Ambil dari artikel tentang Kartini di bawah potongan yang dimulai pada kata-kata "Sempena menyambut peringatan" dan berakhir setelah kata-kata "memasuki usia pernikahan.". Salin potongan itu persis tanpa mengubah satu huruf pun.
##### TEKS DOKUMEN
Perempuan, Kontributor atau Kompetitor

Perempuan dalam Perubahan Politik Indonesia

Ahad, 22 April 2018 - 14:00:23 wib | Dibaca: 5134 kali 
Perempuan dalam Perubahan Politik Indonesia
Ilustrasi lukisan perempuan (Sumber Photo berdikarionline.com)

Sempena menyambut peringatan Hari Kartini, 21 April 2018, yang ke 55 ada baiknya kita kilas balik sejarah sedikit. Tepat 21 April 1963, Presiden Soekarno memberikan gelar Pahlawan Nasional kepada almarhumah RA Kartini sebagai pelopor gerakan emansipasi perempuan di Indonesia. Sudah jadi standar nasional di negara kita bahwa Kartini adalah penggerak perempuan untuk memperoleh kesetaraan dengan kaum pria.
 
RA Kartini lahir di Jepara, Jawa Tengah 21 April 1879 dari keluarga bangsawan dan sebagai anak perempuan priyayi tidak jauh berbeda dengan anak-anak perempuan lainnya. Bedanya, Kartini dapat masuk sekolah umum yang bercampur antara anak laki-laki dengan anak perempuan hingga umur 12 tahun. Hal yang justru ditentang oleh ibunya sendiri yang berfikiran konservatif. Setelah itu Kartini dipingit untuk persiapan memasuki usia pernikahan.
 
Masa sekolah yang singkat itulah Kartini berteman dengan banyak anak-anak Belanda yang menjadi salah satu pengaruh dalam pemikirannya ke depan. Dan kepada sahabat-sahabatnya inilah kelak Kartini menulis surat dan menceritakan semua pemikirannya tentang perubahan dalam kultur Jawa yang dianutnya yang dianggapnya tidak relevan dengan kondisinya dan kondisi perempuan lainnya yang memerlukan hak yang sama dengan laki-laki.
 
Meskipun tidak bisa mewujudkan semua pemikirannya sebagai sebuah bentuk yang konkrit, Kartini setidaknya telah meletakkan dasar pemikiran akan perubahan di lingkungan masyarakat Jawa khususnya dan kemudian di masyarakat Indonesia umumnya.
 
Bukan hanya soal kesetaraan gender dan emansipasi perempuan saja, pemikiran Kartini juga mencakup berbagai aspek lain seperti sosial, ekonomi dan budaya. Menurut Cristine Doran dalam bukunya Women and Indonesian Nasionalism yang diterbitkan ulang oleh Pustaka Argu, Jakarta 1994, dengan judul Perempuan dan Nasionalisme Indonesia, Kartini sudah menjadi simbol keterkaitan yang erat sebagai sumber nasionalisme dan penyokong utama emansipasi perempuan Indonesia.
 
Pada saat itu, perempuan Jawa tidak boleh punya cita-cita dan satu-satunya impian perempuan adalah menjadi istri kesekian dari seorang laki-laki. Poligami tidak boleh ditentang tapi dijalani dengan ikhlas dan tanpa alasan. Karena sudah menjadi sebuah kebiasaan dalam budaya sehingga tidak perlu dipertanyakan.
##########
##### INFORMASI YANG DIBERIKAN
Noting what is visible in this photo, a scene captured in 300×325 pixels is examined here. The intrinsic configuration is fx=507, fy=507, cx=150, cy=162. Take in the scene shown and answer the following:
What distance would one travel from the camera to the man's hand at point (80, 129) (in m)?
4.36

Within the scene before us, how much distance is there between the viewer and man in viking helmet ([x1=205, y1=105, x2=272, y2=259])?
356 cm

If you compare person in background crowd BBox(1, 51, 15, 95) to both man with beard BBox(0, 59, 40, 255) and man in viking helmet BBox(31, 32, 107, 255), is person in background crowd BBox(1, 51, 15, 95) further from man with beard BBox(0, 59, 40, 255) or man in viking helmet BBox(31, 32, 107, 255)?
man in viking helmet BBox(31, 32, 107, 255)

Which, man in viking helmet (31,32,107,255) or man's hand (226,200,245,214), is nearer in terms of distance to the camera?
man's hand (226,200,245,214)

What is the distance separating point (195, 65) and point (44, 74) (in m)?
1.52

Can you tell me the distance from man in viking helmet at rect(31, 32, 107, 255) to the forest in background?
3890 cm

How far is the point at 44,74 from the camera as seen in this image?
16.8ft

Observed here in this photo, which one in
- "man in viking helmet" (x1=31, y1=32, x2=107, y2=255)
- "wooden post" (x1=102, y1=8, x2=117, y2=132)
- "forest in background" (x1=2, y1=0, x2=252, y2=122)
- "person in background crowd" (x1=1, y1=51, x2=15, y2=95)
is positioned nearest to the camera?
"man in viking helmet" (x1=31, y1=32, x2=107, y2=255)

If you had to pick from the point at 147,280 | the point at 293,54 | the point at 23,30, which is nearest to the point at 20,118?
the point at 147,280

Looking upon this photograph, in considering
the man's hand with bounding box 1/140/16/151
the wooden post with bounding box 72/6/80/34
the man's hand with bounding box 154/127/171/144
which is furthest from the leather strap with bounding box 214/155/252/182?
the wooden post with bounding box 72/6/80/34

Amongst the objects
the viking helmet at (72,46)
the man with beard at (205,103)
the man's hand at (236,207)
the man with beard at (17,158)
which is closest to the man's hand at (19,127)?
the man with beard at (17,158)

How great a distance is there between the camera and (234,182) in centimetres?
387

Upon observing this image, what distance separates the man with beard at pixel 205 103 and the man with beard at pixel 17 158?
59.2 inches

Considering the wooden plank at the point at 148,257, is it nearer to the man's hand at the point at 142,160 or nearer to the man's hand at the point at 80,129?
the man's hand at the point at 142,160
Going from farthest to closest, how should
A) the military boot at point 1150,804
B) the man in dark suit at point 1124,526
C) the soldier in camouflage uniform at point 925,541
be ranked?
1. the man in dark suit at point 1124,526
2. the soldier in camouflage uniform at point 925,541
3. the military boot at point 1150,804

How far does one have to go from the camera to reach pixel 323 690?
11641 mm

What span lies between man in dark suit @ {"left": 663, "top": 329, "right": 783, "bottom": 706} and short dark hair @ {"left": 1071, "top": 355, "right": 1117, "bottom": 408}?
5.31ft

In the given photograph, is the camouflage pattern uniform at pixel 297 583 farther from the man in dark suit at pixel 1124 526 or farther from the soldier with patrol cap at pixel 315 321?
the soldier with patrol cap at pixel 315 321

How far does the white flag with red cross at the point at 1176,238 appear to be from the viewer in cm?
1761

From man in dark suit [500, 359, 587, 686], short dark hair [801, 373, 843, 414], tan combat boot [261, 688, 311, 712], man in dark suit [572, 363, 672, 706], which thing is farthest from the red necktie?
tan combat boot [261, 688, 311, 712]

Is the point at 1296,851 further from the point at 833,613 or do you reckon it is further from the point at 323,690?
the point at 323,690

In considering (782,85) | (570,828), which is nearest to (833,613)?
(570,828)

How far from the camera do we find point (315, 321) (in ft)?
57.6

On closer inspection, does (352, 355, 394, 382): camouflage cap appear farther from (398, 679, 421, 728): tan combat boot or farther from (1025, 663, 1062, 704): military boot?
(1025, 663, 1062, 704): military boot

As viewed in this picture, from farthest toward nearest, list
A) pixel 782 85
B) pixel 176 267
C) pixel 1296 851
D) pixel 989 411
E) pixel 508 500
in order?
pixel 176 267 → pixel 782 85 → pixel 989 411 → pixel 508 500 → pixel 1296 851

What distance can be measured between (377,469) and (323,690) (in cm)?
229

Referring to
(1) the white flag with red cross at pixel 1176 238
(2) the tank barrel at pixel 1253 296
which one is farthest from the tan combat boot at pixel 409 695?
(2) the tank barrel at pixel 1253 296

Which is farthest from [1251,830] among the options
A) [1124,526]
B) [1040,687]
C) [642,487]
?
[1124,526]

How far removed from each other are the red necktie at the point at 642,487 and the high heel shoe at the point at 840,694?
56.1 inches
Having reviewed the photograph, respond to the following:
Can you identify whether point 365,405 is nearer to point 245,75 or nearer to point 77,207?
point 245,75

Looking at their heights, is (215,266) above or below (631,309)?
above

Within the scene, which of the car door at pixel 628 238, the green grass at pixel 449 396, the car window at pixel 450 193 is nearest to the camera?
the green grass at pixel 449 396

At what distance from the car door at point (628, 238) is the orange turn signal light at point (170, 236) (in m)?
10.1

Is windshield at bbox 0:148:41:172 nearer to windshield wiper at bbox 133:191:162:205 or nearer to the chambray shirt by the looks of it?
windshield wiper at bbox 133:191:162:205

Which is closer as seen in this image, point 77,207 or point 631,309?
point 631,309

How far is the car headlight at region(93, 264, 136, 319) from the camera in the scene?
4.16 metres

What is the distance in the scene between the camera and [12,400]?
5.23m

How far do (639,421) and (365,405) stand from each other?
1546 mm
##########
### [JAWABAN TUGAS]
Sempena menyambut peringatan Hari Kartini, 21 April 2018, yang ke 55 ada baiknya kita kilas balik sejarah sedikit. Tepat 21 April 1963, Presiden Soekarno memberikan gelar Pahlawan Nasional kepada almarhumah RA Kartini sebagai pelopor gerakan emansipasi perempuan di Indonesia. Sudah jadi standar nasional di negara kita bahwa Kartini adalah penggerak perempuan untuk memperoleh kesetaraan dengan kaum pria.
 
RA Kartini lahir di Jepara, Jawa Tengah 21 April 1879 dari keluarga bangsawan dan sebagai anak perempuan priyayi tidak jauh berbeda dengan anak-anak perempuan lainnya. Bedanya, Kartini dapat masuk sekolah umum yang bercampur antara anak laki-laki dengan anak perempuan hingga umur 12 tahun. Hal yang justru ditentang oleh ibunya sendiri yang berfikiran konservatif. Setelah itu Kartini dipingit untuk persiapan memasuki usia pernikahan.